If you’ve been on the spiritual journey for any length of time, you have probably noticed your relationships change the more you heal. This is because our relationships are a reflection of our relationship with ourselves- as that heals and grows, our relationships around us either heal with us are they gradually fall away.
It’s not a bad thing when someone falls away from your reality- it just means that the role you played in each other lives and the lessons you were meant to learn from each other are complete. That relationship no longer serves the purpose it once did, and it’s time for you both to move on with God into the next thing God has for you. This is a blessing for you and them as it frees you up to experience more love/God in your life.
Whenever we cling to something that God has brought to a place of completion in our lives, it feels bad. It feels like we are slugging through mud instead of gliding gently along the river of life. Life is meant to flow. When we cling or hold on, we prevent that life from flowing the way it should it and it depletes our energy. If you tune in you can feel this stagnation and trapped energy within you in a very visceral way. There isn’t a feeling of expansiveness there- that is how you know that you are not flowing and instead are hanging on.
It helps to see relationships as a flowing thing, instead of a rigid structure. Relationships evolve. They expand. They want to be fully expressed and experienced from different angles, in new ways. It’s really God you’re experiencing, through that person. The real question is, “where is God leading me now?” There is no loss of love, only an expansion of love taking place as you move onto the next thing God has for you.
That being said, there are two types of “letting go” you will experience in your relationships:
The first is a letting go of the way a relationship is experienced. This is where you remain in each other’s lives, but the nature of the relationship has changed. This has happened with many people in my own life who I have known for years, but our relationship has just evolved as we have changed and grown. Maybe once they were a best friend, or a mentor, or a confidant, but now they are someone who I speak to less often or only visit from time to time.
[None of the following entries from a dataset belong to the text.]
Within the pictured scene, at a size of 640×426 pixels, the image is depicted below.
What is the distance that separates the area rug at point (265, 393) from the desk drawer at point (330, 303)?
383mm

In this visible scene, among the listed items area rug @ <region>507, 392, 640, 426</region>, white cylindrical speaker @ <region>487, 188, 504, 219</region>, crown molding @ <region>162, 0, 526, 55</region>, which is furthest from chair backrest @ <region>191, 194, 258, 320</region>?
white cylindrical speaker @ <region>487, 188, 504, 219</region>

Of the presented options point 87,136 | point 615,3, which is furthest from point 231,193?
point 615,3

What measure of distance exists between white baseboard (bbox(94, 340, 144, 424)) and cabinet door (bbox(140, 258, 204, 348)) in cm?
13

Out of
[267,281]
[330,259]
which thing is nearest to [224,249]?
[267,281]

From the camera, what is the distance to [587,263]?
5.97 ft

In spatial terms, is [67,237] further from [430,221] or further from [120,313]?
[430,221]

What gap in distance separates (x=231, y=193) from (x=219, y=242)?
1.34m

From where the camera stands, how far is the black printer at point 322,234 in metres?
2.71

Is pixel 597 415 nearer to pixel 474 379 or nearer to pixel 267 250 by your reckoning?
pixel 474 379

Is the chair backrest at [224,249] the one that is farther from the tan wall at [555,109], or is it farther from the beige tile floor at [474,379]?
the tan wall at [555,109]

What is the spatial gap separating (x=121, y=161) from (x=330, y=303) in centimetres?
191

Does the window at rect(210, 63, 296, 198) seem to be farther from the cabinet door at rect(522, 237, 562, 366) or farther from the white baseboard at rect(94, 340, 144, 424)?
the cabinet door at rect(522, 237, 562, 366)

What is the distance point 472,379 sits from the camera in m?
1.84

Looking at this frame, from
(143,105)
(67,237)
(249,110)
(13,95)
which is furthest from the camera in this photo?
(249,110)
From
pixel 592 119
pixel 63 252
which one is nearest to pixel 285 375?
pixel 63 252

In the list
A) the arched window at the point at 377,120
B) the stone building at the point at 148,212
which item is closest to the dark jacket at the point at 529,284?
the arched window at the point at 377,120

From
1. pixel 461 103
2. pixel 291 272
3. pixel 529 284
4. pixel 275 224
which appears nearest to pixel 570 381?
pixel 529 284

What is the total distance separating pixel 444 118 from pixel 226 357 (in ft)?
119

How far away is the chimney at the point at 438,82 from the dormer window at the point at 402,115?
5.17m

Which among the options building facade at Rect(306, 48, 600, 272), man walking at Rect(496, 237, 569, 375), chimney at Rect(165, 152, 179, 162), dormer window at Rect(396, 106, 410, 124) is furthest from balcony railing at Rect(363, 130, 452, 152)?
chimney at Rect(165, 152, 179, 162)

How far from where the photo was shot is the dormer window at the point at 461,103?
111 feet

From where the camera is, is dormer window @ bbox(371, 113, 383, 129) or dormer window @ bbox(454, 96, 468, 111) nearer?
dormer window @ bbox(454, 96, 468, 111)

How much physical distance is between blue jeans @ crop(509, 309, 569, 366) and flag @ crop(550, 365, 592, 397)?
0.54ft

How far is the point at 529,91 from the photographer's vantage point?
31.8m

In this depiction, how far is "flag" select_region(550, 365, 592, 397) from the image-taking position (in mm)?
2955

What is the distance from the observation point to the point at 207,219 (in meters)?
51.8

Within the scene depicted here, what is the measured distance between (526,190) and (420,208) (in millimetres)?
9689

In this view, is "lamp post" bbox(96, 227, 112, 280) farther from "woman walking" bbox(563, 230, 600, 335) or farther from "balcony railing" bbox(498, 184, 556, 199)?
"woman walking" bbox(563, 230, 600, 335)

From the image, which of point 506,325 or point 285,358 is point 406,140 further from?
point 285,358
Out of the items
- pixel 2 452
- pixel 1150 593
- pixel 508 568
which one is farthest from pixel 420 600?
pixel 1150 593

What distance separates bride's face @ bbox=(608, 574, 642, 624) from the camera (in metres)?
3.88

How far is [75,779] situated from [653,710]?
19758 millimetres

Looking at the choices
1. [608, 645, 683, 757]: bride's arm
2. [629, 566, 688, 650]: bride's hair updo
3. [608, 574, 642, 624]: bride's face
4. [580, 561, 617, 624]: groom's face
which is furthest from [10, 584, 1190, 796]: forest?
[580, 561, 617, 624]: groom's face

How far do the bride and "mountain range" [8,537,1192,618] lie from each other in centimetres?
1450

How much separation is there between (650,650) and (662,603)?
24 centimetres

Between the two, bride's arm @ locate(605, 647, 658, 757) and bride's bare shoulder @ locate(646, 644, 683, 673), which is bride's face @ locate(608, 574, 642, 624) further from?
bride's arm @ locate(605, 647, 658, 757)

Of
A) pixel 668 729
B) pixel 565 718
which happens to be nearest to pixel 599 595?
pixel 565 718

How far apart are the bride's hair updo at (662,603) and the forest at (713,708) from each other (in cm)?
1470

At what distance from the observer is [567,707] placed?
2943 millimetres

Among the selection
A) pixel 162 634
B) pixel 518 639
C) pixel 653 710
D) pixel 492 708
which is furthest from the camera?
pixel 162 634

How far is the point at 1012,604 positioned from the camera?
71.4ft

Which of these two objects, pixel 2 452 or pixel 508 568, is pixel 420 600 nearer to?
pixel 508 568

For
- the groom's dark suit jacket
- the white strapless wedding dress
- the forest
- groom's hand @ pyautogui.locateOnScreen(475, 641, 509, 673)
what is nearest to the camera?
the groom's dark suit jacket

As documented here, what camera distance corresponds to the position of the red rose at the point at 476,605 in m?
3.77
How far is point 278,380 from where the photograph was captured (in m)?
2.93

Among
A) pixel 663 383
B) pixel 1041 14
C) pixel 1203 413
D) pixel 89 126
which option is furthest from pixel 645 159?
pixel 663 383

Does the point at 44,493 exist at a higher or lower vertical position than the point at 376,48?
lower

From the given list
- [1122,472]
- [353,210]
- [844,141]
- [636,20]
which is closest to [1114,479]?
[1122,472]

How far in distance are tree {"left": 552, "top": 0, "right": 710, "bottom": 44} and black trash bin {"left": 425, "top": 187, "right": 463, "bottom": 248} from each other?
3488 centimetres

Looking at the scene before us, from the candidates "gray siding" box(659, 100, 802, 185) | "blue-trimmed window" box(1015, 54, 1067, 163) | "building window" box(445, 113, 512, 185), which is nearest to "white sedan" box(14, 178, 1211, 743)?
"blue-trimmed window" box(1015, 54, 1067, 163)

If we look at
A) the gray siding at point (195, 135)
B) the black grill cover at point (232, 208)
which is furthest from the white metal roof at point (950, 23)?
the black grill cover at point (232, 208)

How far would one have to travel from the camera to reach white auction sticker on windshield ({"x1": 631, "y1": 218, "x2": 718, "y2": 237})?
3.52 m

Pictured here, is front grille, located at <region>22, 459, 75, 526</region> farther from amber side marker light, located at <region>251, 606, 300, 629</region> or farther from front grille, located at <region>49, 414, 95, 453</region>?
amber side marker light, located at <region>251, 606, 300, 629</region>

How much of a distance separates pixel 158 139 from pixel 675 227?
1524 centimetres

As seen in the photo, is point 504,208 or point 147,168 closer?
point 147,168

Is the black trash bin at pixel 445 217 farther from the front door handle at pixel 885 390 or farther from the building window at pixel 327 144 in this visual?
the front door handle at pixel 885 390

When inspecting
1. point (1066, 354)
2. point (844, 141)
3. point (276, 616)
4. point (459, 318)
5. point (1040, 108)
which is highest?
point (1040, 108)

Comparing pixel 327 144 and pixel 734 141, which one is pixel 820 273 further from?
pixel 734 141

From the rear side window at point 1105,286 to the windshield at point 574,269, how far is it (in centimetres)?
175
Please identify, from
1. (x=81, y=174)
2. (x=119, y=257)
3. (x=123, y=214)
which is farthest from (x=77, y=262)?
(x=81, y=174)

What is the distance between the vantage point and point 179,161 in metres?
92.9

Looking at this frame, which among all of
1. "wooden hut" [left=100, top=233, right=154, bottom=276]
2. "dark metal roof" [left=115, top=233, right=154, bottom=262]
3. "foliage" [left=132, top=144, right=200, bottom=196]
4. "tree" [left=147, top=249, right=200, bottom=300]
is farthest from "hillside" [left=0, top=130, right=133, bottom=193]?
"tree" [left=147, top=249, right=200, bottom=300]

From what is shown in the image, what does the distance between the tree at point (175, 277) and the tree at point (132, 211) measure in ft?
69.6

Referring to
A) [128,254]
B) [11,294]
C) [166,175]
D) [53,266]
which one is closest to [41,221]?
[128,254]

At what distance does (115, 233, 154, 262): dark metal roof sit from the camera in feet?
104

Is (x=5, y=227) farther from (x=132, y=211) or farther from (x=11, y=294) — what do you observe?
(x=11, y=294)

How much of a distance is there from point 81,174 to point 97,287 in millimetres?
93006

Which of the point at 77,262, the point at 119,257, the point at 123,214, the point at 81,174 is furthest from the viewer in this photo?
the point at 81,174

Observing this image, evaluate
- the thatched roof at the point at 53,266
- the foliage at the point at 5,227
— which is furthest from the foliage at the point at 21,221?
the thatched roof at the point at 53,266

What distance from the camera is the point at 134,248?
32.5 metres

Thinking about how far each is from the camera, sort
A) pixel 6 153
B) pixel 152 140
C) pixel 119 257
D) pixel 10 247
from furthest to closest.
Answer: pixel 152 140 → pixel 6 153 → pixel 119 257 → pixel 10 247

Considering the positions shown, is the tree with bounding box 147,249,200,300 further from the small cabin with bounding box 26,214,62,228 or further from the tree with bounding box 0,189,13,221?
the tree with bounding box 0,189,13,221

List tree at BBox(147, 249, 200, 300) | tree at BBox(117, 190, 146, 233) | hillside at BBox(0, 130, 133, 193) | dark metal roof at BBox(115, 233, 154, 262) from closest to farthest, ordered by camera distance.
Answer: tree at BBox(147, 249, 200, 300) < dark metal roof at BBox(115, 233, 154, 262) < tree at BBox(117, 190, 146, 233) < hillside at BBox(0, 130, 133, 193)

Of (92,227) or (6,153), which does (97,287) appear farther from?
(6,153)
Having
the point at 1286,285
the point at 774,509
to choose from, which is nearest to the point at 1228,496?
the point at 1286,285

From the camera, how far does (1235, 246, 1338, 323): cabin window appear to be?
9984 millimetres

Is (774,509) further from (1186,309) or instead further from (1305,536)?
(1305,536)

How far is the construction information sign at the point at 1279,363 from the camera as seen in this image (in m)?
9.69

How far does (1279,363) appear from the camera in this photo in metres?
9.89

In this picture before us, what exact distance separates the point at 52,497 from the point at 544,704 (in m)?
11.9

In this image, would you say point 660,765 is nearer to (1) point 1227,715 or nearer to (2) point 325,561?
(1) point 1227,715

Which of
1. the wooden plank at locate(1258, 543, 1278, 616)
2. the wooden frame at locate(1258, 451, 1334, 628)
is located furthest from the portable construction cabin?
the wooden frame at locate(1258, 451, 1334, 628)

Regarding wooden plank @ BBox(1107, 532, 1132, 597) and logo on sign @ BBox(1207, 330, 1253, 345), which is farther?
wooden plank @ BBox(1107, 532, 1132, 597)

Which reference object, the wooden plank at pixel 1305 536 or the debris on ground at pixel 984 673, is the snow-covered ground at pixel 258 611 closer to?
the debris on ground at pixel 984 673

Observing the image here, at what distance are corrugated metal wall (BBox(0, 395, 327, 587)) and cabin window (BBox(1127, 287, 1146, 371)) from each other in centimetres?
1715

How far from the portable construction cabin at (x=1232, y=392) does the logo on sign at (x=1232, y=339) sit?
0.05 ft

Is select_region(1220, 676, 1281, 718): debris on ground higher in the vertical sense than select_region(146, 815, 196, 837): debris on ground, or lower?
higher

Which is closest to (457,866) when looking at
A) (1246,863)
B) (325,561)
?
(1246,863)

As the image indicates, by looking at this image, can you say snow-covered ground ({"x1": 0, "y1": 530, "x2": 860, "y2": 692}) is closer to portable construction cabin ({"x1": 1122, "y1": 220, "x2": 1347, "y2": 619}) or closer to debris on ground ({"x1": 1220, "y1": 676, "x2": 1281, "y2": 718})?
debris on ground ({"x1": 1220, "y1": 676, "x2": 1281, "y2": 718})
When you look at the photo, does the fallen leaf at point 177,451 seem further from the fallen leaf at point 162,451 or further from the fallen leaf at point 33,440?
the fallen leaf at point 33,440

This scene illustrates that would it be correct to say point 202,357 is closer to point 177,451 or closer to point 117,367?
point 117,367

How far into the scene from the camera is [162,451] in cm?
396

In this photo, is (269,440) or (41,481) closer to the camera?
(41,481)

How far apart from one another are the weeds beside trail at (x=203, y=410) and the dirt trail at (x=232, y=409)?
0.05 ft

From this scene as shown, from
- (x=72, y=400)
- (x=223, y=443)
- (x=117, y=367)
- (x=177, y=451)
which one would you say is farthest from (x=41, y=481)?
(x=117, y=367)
The love is still there and I value the relationship as much as I ever have, but the way it looks has changed, because this is more appropriate for where we are right now. In these cases, these relationships all evolved so naturally, because we were all just going with God.
The second (and the one that tends to be more challenging) is letting go of someone who may have only come into your life as a lesson. These are people who are not on the same path as you, but have come into your life to help you become clear on who you are and what you want.
As I mentioned before, every relationship serves a purpose. In the first group, that purpose is evolving. In the second group, that purpose becomes complete.
The biggest difference between the two is that one person wants to love you, and so they are willing to move with God, with you, even if that means the relationship needs to evolve. The other person does not want to love you, and so all they offer you is unease and mistreatment.
You may still have blocks to work through with the first group and they may not even be consciously healing their relationship with God, but they are humble and learning, and they desire (and choose) love at the core.
The second group does not want love. They want ego. They will suffer and they will demand that you suffer with them. You must say no to these people if you want to live a healthy, whole, balanced life. There is no middle ground, because ego is diametrically opposed to God’s way.
How can you tell the difference between someone who just has blocks to work through and someone who, at the core, chooses ego? It’s really about humility and willingness to change with God.
Here are some signs you will see with someone who does not choose to go with God:
- They’re judgmental.
- They require that you accommodate their ego and upsets.
- You will find that your relationship with them comes at a high cost to your peace of mind and wellbeing.
- They think their opinion on your life should replace what God is showing you.
- They’re miserable all the time, but still believe they are right.
- They say they’re loving you when they control you or judge you.
- They get upset, angry, or uncomfortable when you claim your personal power and heal.
- They are arrogant about their beliefs. They are not humble and willing to learn.
- They see you as a source of their good instead of honoring you as a fellow child of God.
- They manipulate you and push boundaries to get what they want.
- You generally feel drained when you’re around them.
Remember, anyone can experience the illusion of ego, but these are signs I’ve found from people who desire to cling to their ego and do not want God (or God’s way). If someone exhibits a few of these signs, but are willing to learn and grow, you may be able to salvage the relationship. But, if they don’t, you will have no choice but to let them go if you want to follow God.
I hope this helps you as you heal and move into experiencing more love in your life.
Always remember that you are worthy of only relationships that are mutually loving. As you heal and clear out what is unhealthy in your life, you will make way for God to provide healthy relationships for you that are based on His Love. Relationships that you can grow with, evolve with, and expand with, for all of eternity.